> **WHAT TO WORK ON**: Transcribe the passage on priestly formation below word for word, starting at "Fraternal Charity. The priest" and ending after "obedience and chastity.".

> **DOCUMENT EXCERPT**:
= Beginning of Section =
Fraternal Charity. The priest is a man of charity and is called to educate others according to Christ’s example and the new commandment of brotherly love. (Jn 15:12.) But this demands that he allow himself to be constantly trained by the Spirit in the charity of Christ.” (Blessed John Paul II)  This charity of the priest springs forth from prayer and from the contemplation of the mystery of divine mercy. This charity consists in self-giving, found in the program of formation in poverty, obedience and chastity.

We want to form virtuous men, according to the doctrine of the great teachers of the spiritual life, especially Saint Augustine, Saint Thomas Aquinas, Saint John of the Cross, Saint Teresa of Jesus, Saint Ignatius of Loyola, Saint Louis-Marie Grignion de Montfort, Saint Thérèse of the Child Jesus and from the example of all the saints of all times that the Church proposes as examples of virtue for us to imitate.

One aspect of spiritual formation should be to acquire discipline of life, which goal is no other than to grasp the “style” of our Lord Jesus Christ, which in Him is no other than the attitudes that He has as the Son next to the Father. Discipline in our relationship to Him as disciples consists in considering Him as our “path” to the Father. The discipline is the fundamental attitude of the disciple. It is the submission to the rules of life in order that the truth may be incarnate in the life of the disciples. For us, the Truth is Christ and to be docile to the discipline means to let Him be our Lord.
= End of Section =
> **GIVEN MATERIAL**:
= Beginning of Section =
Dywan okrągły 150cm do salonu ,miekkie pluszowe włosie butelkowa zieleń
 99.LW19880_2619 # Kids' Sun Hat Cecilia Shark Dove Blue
= End of Section =
> **TASK OUTPUT**:
Fraternal Charity. The priest is a man of charity and is called to educate others according to Christ’s example and the new commandment of brotherly love. (Jn 15:12.) But this demands that he allow himself to be constantly trained by the Spirit in the charity of Christ.” (Blessed John Paul II)  This charity of the priest springs forth from prayer and from the contemplation of the mystery of divine mercy. This charity consists in self-giving, found in the program of formation in poverty, obedience and chastity.